The canoe route continues through lakes and portages to join the Sturgeon River, a waterway park to the south. Paddling from Scarecrow Lake back to the put-in on the Montreal River is a good linear trip of several days.
The main routes described above all connect with other parks, conservation reserves and canoe routes on Crown land. The Sturgeon River and the lakes of Solace Provincial Park connect to form an almost-circular route back into Lady Evelyn-Smoothwater. Pinetorch Lake Conservation Reserve, a very remote and challenging lake-to-lake route connects Florence Lake in Lady Evelyn-Smoothwater with Wakimika Lake in the Obabika Lake waterway park. In fact, routes of a week, two weeks or even three can be created linking this park with the rest of the two thousand lakes and 2400km of routes in Temagami.
Angling is primarily for Brook trout and Lake trout in many of the lakes and streams in the park. Sucker Gut Lake contains warm-water species such as Walleye and Small-mouth bass. Ontario provincial fishing regulations apply.
First “discovered” by anglers in the high lakes of Temagami in the 1920s, the Aurora Trout was named for its brilliant red-purple colouration along its sides. The “Aurora Trout Lakes”, Whitepine and Whirligig, were the only known lakes to contain this unique genetic variation of the wide-spread Brook trout. These two small lakes became separated from other watersheds 10,000 years ago, as glacial meltwaters receded, leaving these perched lakes in the Temagami highlands remote from other trout populations, allowing the Aurora trout to develop in isolation.

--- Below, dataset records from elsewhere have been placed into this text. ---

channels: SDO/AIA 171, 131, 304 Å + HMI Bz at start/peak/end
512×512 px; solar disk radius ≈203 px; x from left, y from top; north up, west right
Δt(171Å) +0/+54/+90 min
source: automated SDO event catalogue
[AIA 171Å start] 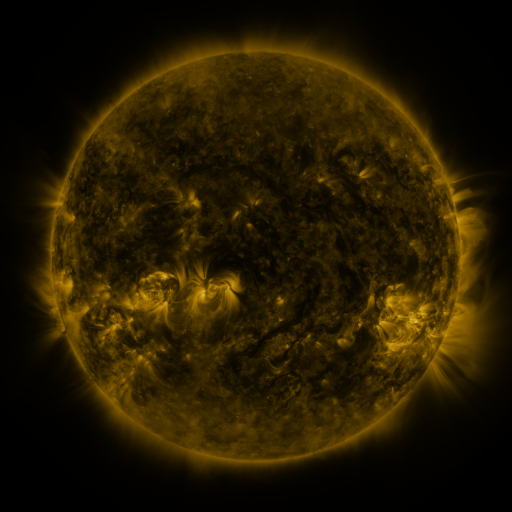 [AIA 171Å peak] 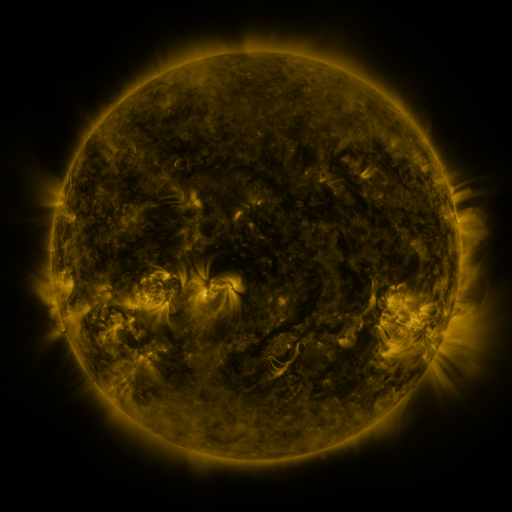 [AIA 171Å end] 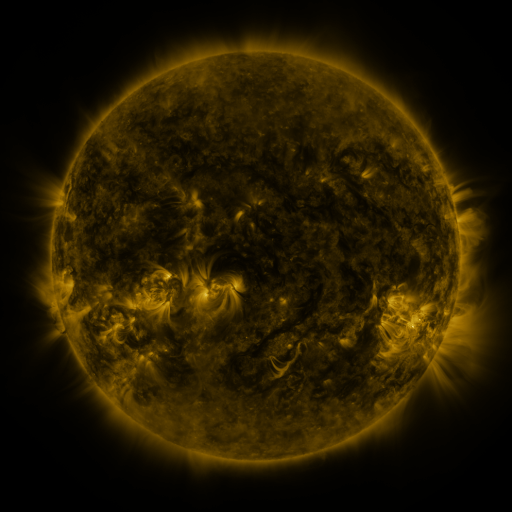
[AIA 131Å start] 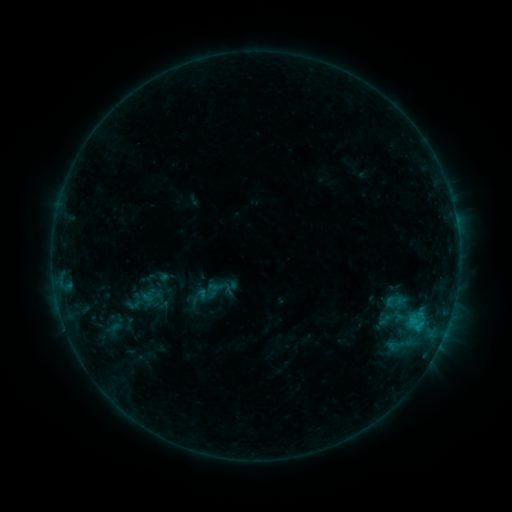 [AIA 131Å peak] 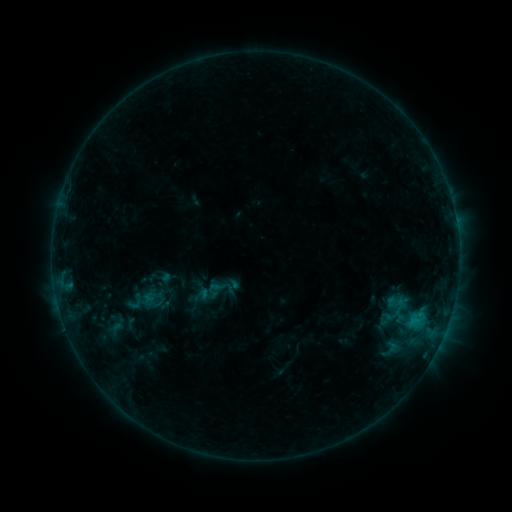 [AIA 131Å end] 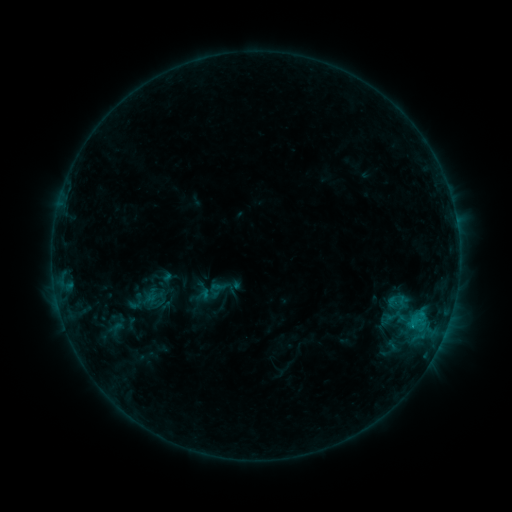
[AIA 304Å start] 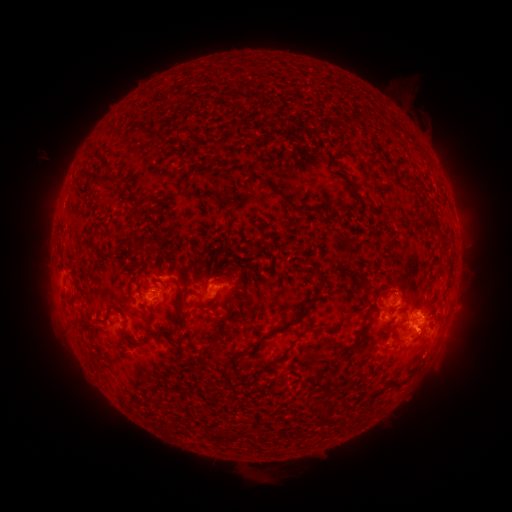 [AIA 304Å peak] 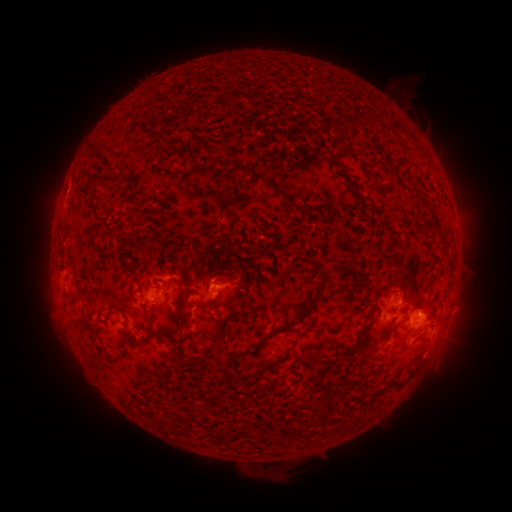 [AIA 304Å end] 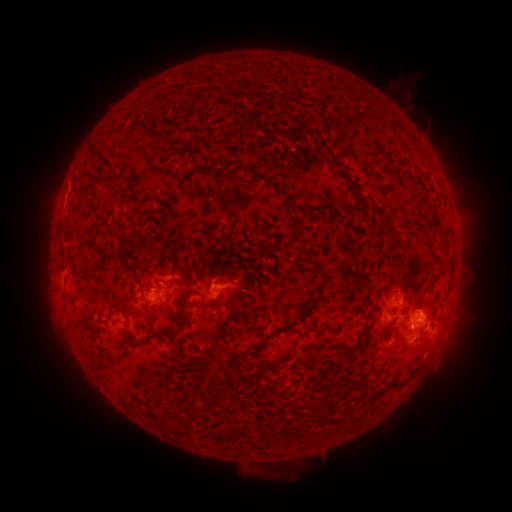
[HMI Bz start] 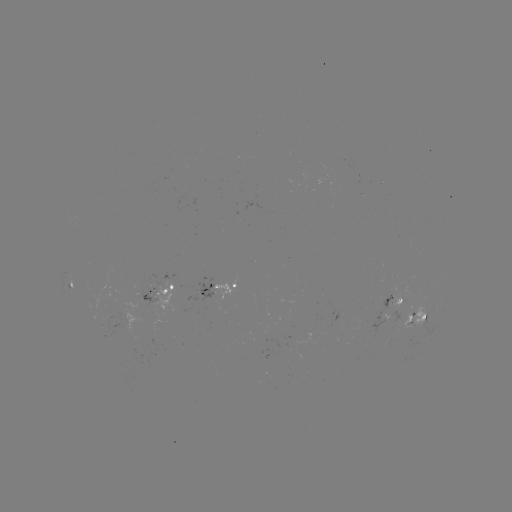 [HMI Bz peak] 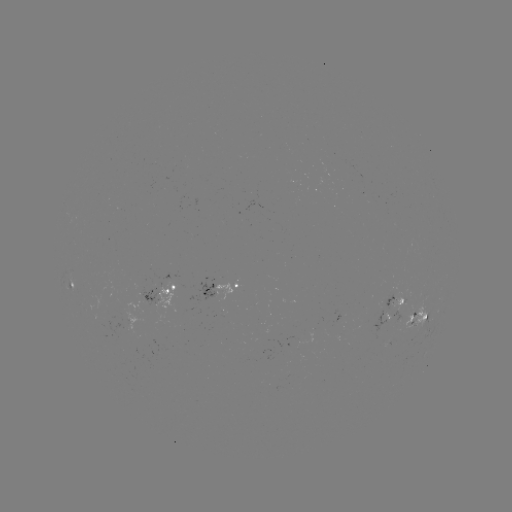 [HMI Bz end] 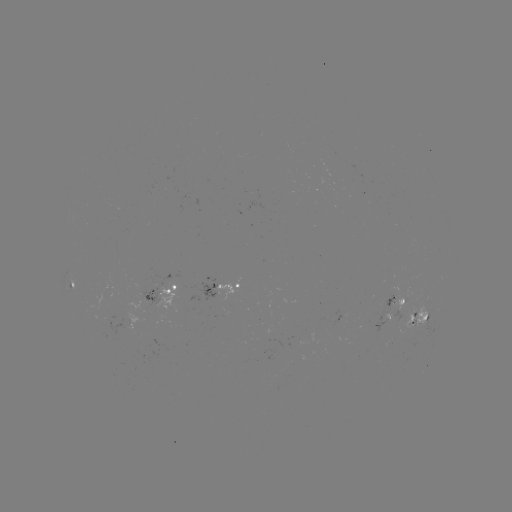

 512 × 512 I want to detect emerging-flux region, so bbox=[388, 292, 405, 311].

The “Aurora Trout Lakes” allowed the trout there to evolve their unique colouration, but lay atop bedrock that would eventually threaten their existence. Industrial pollution and acid rain made a serious impact on the two lakes – the acidity was so high the trout could no longer successfully reproduce. The bedrock the lakes sit on could not reduce the acidity like other types of bedrock can, so the trout disappeared from the lakes.
Extinction was averted, however, due to the foresight of the biologists at the nearby Hills Lake Fish Hatchery. They had taken some fish from the lakes to develop a breeding program as the water quality declined, and decades later were able to re-establish the Aurora Trout in the original lakes, once the acidity had been reversed by adding huge quantities of lime to the water.
The original “Aurora Trout Lakes”, Whitepine and Whirligig have been designated as fish sanctuaries. Whitepine and Whirligig, as well as Little Whitepine Lake and Aurora Lake, are within a designated nature reserve zone.
Angling for Aurora trout is permitted in stocked lakes in Ontario – see provincial fishing regulations for the list of lakes.
Important Note: All hiking trails in the Temagami Backcountry Parks are remote and generally accessed during multi-day canoe trips.
Maple Mountain Trail: 3.2km
This challenging trail leads to one of the most visited backcountry destinations in Temagami. A 2.5-hour (return trip) linear hike leads to a fire tower on the summit with a breathtaking view of the Temagami area. At one time the trail was used by fire rangers to reach the fire tower and watch for forest fires. The trailhead can only be reached by canoe from Tupper Lake.
Ishpatina Ridge Trail: 3.2 km
Crowned as Ontario’s highest elevation, this challenging hike will not disappoint. The Ishpatina Ridge and its fire tower is a 2-hour (return trip) linear hike from Scarecrow Lake. Scarecrow Lake and the trailhead can only be reached by canoe. At one time the trail was used by fire rangers to reach the fire tower and watch for forest fires.
There are endless opportunities in the backcountry for swimming including both shallow and deeper water entries along rocky headlands.